I have developed a graph cuts program using cuda3.0 on GTX285 with compute ability 1.3. and It works well.
However, when I tried to run the identical program on another computer with GTS250, it failed. I didn’t go to debug mode but it sounds to me that the kernel didn’t execute at all. (Because usually my kernel takes 10mins to finish on 285, but on 250, it returns all zero immediately)
It seems that there are some hardware differences lying between the two card that are causing the problem. So far as I know, both of the two cards support atomic operations. and the compute ability of GTS250 and GTX285 are 1.1 and 1.3 respectively.
Anyone can shed some light on this problem?
By the way, I used atomic operation and didn’t use double type, just float and int.
[EDIT : this is a mistake, don’t consider this message ] :)
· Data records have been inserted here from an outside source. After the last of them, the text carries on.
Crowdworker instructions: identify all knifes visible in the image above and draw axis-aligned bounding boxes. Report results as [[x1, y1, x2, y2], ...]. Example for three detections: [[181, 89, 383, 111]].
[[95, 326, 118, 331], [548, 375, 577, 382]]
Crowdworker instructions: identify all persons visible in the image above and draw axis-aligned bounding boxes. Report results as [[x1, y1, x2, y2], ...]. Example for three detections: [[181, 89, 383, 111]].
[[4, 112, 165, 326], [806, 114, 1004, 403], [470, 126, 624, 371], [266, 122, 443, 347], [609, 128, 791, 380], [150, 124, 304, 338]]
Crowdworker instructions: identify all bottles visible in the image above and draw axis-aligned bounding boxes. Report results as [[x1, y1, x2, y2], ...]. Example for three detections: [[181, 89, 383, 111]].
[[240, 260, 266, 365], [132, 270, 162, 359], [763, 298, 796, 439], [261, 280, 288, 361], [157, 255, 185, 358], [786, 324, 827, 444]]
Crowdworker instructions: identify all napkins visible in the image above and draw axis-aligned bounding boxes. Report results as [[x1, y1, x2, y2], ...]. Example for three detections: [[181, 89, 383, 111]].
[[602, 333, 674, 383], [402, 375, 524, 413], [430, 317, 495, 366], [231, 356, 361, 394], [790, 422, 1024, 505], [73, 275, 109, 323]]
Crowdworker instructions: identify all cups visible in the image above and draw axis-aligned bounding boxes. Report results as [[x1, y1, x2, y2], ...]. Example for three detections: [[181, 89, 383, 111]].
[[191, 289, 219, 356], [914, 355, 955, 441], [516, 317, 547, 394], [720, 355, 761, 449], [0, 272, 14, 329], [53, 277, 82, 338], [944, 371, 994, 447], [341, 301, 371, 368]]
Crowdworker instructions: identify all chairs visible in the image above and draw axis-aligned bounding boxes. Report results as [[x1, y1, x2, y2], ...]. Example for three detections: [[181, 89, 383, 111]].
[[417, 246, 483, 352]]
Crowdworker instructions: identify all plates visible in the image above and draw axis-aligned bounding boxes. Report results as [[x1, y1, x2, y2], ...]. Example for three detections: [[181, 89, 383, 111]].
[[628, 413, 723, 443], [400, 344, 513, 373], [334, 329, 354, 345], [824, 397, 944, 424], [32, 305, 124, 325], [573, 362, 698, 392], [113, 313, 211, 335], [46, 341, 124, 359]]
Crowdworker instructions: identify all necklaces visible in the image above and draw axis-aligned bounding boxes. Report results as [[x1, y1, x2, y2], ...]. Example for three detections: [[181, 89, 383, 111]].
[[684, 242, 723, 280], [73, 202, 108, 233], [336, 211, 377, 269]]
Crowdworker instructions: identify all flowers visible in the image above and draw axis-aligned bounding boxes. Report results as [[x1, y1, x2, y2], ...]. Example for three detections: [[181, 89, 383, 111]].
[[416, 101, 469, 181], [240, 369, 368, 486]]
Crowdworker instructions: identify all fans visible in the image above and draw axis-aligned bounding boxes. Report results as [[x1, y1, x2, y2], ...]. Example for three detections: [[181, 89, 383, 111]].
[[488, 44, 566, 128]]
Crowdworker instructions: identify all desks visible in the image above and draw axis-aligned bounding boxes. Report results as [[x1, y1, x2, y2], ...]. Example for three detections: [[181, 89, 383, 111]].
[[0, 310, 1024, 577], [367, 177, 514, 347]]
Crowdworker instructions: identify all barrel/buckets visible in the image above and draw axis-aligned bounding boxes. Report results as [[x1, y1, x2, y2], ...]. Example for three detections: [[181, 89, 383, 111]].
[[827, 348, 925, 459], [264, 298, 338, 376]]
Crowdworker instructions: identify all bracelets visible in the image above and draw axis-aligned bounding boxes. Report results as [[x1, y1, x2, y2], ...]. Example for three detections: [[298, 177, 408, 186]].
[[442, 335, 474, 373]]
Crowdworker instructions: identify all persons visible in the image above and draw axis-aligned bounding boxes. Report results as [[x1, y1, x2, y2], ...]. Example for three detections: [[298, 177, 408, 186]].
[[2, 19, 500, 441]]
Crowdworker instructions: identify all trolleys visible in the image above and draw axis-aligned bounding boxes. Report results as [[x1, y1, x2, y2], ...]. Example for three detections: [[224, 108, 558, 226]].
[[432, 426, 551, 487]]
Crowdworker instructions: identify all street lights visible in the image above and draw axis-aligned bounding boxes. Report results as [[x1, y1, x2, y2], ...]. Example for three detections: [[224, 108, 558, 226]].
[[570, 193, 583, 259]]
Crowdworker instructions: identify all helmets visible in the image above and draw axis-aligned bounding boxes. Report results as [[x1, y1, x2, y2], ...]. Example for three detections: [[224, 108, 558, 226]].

1.1 and 1.3 cards have differents shared memory amount. You might check the third argument value in your kernel calls <<< X, Y, shared_amount >>>
No they don’t - 16kb per multiprocessor in each case. It might, however, be shared memory atomic support that is the problem. Shared memory atomic intrinsics are only available on >= compute 1.2 devices.
The register file on compute 1.1 device is smaller (8192 vs 16384). You might try to launch too many threads for the number of registers that is available, so the kernel won’t start.
i.e. launching 512 threads @ 32 registers each work on a compute 1.2 device and higher, but not on a compute 1.1 device.